─── Data to examine ───

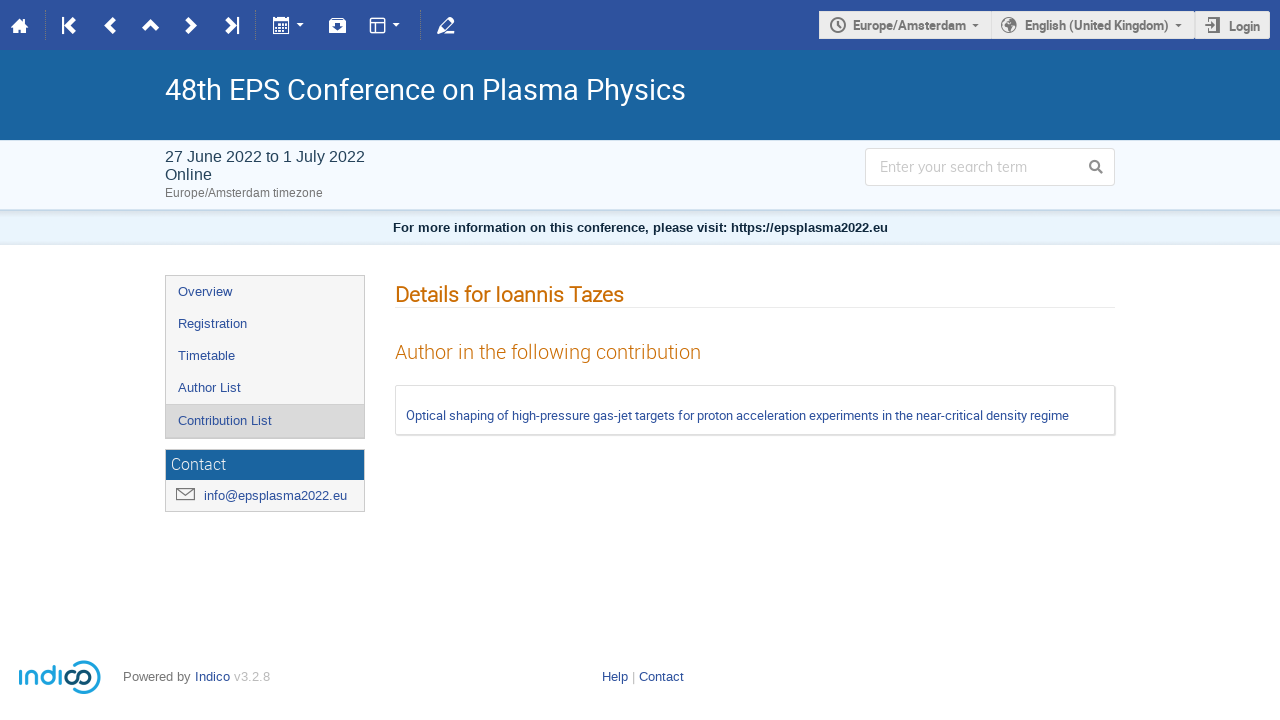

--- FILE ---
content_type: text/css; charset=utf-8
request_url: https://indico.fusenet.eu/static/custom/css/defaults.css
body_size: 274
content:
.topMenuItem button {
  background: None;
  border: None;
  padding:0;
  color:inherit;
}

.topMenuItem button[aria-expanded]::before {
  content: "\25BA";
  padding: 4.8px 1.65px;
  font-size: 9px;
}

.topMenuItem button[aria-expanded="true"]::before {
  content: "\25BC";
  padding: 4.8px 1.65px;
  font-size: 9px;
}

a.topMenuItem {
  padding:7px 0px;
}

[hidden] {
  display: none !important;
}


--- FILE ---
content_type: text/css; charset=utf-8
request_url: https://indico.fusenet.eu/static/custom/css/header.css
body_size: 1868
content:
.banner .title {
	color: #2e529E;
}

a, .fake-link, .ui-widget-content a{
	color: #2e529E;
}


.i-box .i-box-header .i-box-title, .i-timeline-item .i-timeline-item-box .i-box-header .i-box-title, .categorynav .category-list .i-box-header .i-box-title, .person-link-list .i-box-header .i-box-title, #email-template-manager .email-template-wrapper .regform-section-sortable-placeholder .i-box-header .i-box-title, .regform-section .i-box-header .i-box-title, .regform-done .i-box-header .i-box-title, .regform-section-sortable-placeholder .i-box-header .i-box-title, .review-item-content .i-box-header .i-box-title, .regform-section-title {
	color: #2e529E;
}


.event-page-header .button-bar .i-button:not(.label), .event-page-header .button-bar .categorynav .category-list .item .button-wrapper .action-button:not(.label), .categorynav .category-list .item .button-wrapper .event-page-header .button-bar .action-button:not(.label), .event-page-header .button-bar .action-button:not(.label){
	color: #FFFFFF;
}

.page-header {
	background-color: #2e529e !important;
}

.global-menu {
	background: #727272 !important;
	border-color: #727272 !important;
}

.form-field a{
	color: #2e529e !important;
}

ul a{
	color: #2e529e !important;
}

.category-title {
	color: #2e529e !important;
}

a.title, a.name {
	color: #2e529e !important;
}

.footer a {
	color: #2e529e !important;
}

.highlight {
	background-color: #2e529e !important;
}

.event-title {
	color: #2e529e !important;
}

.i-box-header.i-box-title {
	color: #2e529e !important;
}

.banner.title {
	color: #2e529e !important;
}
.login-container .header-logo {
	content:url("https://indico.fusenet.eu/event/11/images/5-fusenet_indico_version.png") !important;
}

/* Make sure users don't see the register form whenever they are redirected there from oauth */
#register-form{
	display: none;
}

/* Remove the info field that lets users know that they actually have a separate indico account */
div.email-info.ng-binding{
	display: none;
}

───

▶ [Your goal]: Leaving the images behind, set down every entry word for word.

▶ [Written solution]:
--- FILE ---
content_type: text/css; charset=utf-8
request_url: https://indico.fusenet.eu/static/custom/css/defaults.css
body_size: 274
content:
.topMenuItem button {
  background: None;
  border: None;
  padding:0;
  color:inherit;
}

.topMenuItem button[aria-expanded]::before {
  content: "\25BA";
  padding: 4.8px 1.65px;
  font-size: 9px;
}

.topMenuItem button[aria-expanded="true"]::before {
  content: "\25BC";
  padding: 4.8px 1.65px;
  font-size: 9px;
}

a.topMenuItem {
  padding:7px 0px;
}

[hidden] {
  display: none !important;
}


--- FILE ---
content_type: text/css; charset=utf-8
request_url: https://indico.fusenet.eu/static/custom/css/header.css
body_size: 1868
content:
.banner .title {
	color: #2e529E;
}

a, .fake-link, .ui-widget-content a{
	color: #2e529E;
}


.i-box .i-box-header .i-box-title, .i-timeline-item .i-timeline-item-box .i-box-header .i-box-title, .categorynav .category-list .i-box-header .i-box-title, .person-link-list .i-box-header .i-box-title, #email-template-manager .email-template-wrapper .regform-section-sortable-placeholder .i-box-header .i-box-title, .regform-section .i-box-header .i-box-title, .regform-done .i-box-header .i-box-title, .regform-section-sortable-placeholder .i-box-header .i-box-title, .review-item-content .i-box-header .i-box-title, .regform-section-title {
	color: #2e529E;
}


.event-page-header .button-bar .i-button:not(.label), .event-page-header .button-bar .categorynav .category-list .item .button-wrapper .action-button:not(.label), .categorynav .category-list .item .button-wrapper .event-page-header .button-bar .action-button:not(.label), .event-page-header .button-bar .action-button:not(.label){
	color: #FFFFFF;
}

.page-header {
	background-color: #2e529e !important;
}

.global-menu {
	background: #727272 !important;
	border-color: #727272 !important;
}

.form-field a{
	color: #2e529e !important;
}

ul a{
	color: #2e529e !important;
}

.category-title {
	color: #2e529e !important;
}

a.title, a.name {
	color: #2e529e !important;
}

.footer a {
	color: #2e529e !important;
}

.highlight {
	background-color: #2e529e !important;
}

.event-title {
	color: #2e529e !important;
}

.i-box-header.i-box-title {
	color: #2e529e !important;
}

.banner.title {
	color: #2e529e !important;
}
.login-container .header-logo {
	content:url("https://indico.fusenet.eu/event/11/images/5-fusenet_indico_version.png") !important;
}

/* Make sure users don't see the register form whenever they are redirected there from oauth */
#register-form{
	display: none;
}

/* Remove the info field that lets users know that they actually have a separate indico account */
div.email-info.ng-binding{
	display: none;
}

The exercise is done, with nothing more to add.